◆ **Source data**:
[Start of section]
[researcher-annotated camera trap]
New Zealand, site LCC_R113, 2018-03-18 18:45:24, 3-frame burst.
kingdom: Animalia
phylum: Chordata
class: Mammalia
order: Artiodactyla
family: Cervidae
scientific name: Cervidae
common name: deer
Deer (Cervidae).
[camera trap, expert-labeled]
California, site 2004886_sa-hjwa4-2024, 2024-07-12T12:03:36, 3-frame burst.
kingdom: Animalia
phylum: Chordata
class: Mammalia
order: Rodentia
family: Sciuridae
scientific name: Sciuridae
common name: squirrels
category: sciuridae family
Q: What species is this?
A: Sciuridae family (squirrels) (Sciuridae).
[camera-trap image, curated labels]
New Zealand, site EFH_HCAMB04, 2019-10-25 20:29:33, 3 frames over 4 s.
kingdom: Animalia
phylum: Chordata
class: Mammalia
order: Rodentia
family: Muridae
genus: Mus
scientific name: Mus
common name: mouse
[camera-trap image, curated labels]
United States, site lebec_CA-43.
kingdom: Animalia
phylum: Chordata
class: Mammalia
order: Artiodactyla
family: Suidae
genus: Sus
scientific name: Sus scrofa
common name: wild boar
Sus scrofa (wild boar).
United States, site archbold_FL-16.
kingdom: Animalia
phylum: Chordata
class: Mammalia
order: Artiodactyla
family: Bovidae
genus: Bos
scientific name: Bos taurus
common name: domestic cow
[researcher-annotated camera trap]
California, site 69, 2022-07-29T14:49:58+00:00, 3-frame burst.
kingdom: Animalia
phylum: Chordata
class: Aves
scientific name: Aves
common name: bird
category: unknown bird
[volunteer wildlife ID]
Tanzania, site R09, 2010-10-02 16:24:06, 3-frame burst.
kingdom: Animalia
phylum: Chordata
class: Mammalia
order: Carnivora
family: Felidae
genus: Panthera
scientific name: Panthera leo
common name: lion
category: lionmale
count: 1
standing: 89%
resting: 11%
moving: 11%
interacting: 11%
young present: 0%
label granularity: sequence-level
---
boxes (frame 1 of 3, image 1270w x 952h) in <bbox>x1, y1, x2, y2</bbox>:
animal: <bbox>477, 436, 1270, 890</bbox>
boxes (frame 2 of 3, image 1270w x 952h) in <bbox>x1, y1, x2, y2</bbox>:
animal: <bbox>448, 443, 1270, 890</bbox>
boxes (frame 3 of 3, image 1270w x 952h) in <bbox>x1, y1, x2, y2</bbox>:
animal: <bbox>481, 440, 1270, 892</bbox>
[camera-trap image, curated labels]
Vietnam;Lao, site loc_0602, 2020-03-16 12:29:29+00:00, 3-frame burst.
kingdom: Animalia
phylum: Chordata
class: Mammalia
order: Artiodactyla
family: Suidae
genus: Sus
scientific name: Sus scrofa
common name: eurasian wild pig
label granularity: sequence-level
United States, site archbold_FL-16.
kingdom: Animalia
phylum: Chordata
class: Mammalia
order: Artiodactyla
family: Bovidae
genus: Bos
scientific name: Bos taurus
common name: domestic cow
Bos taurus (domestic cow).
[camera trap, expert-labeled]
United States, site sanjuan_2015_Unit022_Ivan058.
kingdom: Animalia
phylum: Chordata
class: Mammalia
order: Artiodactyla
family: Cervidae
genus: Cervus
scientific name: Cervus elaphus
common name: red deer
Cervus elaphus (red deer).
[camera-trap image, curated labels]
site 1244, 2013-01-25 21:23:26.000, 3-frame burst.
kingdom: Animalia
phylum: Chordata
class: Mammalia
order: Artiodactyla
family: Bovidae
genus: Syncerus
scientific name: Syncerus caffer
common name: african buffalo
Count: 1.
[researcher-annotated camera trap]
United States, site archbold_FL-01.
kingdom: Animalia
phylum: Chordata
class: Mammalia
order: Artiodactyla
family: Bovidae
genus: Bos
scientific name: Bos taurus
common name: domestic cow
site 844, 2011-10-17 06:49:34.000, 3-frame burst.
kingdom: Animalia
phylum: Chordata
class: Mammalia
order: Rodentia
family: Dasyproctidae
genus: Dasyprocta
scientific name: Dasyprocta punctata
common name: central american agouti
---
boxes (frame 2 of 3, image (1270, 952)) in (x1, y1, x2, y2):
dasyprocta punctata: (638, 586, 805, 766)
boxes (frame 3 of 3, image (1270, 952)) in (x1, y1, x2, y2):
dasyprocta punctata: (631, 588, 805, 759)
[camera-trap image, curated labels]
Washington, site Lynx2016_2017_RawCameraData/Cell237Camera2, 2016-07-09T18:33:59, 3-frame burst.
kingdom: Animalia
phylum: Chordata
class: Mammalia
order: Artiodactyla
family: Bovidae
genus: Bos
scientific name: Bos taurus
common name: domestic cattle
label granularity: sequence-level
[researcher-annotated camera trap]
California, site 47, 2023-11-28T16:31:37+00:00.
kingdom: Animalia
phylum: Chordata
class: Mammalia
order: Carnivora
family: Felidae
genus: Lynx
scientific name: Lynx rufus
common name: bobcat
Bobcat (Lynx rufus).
[End of section]
◆ **Exercise**: Among the entries above, copy exactly only the lines starting with the one containing "common name: wild boar" and going through the one containing "genus: Panthera", both ends included.

◆ **Answer below**:
common name: wild boar
Sus scrofa (wild boar).
United States, site archbold_FL-16.
kingdom: Animalia
phylum: Chordata
class: Mammalia
order: Artiodactyla
family: Bovidae
genus: Bos
scientific name: Bos taurus
common name: domestic cow
[researcher-annotated camera trap]
California, site 69, 2022-07-29T14:49:58+00:00, 3-frame burst.
kingdom: Animalia
phylum: Chordata
class: Aves
scientific name: Aves
common name: bird
category: unknown bird
[volunteer wildlife ID]
Tanzania, site R09, 2010-10-02 16:24:06, 3-frame burst.
kingdom: Animalia
phylum: Chordata
class: Mammalia
order: Carnivora
family: Felidae
genus: Panthera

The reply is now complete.